OVP'nin temel amaçlarının makroekonomik istikrarı ve mali disiplini koruyarak enflasyonu aşağı çekmek ve istihdamı artırmak olduğu kaydedilen programda, ayrıca cari açığı artırmadan istikrarlı, kapsayıcı ve sürdürülebilir bir büyüme patikası oluşturmanın amaçlar arasında yer aldığı belirtildi.
Program döneminde yurt içi tasarrufları artırmanın, özel yatırımlar ve ihracat kaynaklı büyümeyi sağlamanın, sanayide yapısal dönüşümü hızlandırmanın, teknoloji ve verimlilik düzeyini artırarak uluslararası piyasalarda daha rekabetçi hale gelmenin temel öncelikler olduğuna dikkat çekildi. Programda 10. Kalkınma Planı'nda bulunan ve hükümet programında yer verilen yapısal reformların hayata geçirilmesine devam edileceği vurgulandı.
Türkiye ekonomisi
Türkiye'nin geçen yıl OVP hedefiyle uyumlu bir şekilde yüzde 4 büyüdüğü hatırlatılan programda, bu yılın ilk yarısında da jeopolitik gerginliklere ve küresel ekonomideki zayıflıklara rağmen büyümenin yüzde 3,9 olarak gerçekleştiğine işaret edildi.
Yılın son çeyreğinde sanayi üretiminin ivme kazanması ve hizmetler sektöründe büyümeyi destekleyici görünümün devam etmesinin beklendiği ifade edilen programda, "Yılın üçüncü çeyreğinde yavaşlaması beklenen yurt içi talebin alınan tedbirlerle son çeyrekte tekrar canlanması ve büyümesi desteklemesi öngörülmektedir." denildi.
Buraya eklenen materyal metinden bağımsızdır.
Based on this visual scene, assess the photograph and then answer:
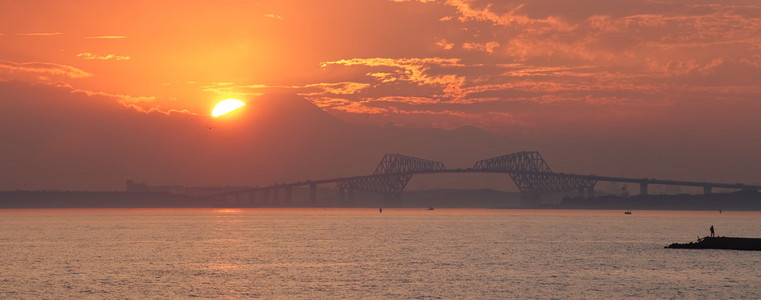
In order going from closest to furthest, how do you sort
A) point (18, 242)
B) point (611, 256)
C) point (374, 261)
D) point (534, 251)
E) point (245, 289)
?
point (245, 289) → point (374, 261) → point (611, 256) → point (534, 251) → point (18, 242)

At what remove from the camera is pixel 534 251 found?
328 ft

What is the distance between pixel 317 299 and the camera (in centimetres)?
5591

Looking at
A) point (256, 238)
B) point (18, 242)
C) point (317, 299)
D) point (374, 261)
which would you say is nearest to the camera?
point (317, 299)

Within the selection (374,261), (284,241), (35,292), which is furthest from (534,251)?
(35,292)

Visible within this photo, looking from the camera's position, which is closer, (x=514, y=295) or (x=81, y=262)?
(x=514, y=295)

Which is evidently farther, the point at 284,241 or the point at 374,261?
the point at 284,241

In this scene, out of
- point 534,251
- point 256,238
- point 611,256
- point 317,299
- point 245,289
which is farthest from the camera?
point 256,238

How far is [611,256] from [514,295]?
36.3 m

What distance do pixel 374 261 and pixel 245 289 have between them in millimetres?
24574

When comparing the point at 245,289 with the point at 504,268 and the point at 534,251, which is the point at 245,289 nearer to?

GSYH artış hızının söz konusu beklentiler altında yüzde 3,2 seviyesinde kalacağı kaydedildi.
Makroekonomik hedefler
OVP'ye göre, programın makro ekonomik çerçevesi oluşturulurken, program döneminde küresel iç belirsizliğin azalacağı, küresel büyümenin tedrici olarak artacağı, Türkiye'nin ticari ortaklarının ılımlı büyüyeceği, finansal piyasalardaki dalgalanmaların ve jeopolitik risklerin azalacağı ve Amerikan Merkez Bankasının (Fed) faiz artırımlarının Türkiye ekonomisi üzerindeki etkisinin sınırlı kalacağı ve büyümenin finansmanında yurt içi tasarruflarla birlikte yabancı sermaye girişinin belli bir katkıyı sağlayacağı, dış ticaret hadlerinde göreli bir iyileşme olacağı varsayıldı.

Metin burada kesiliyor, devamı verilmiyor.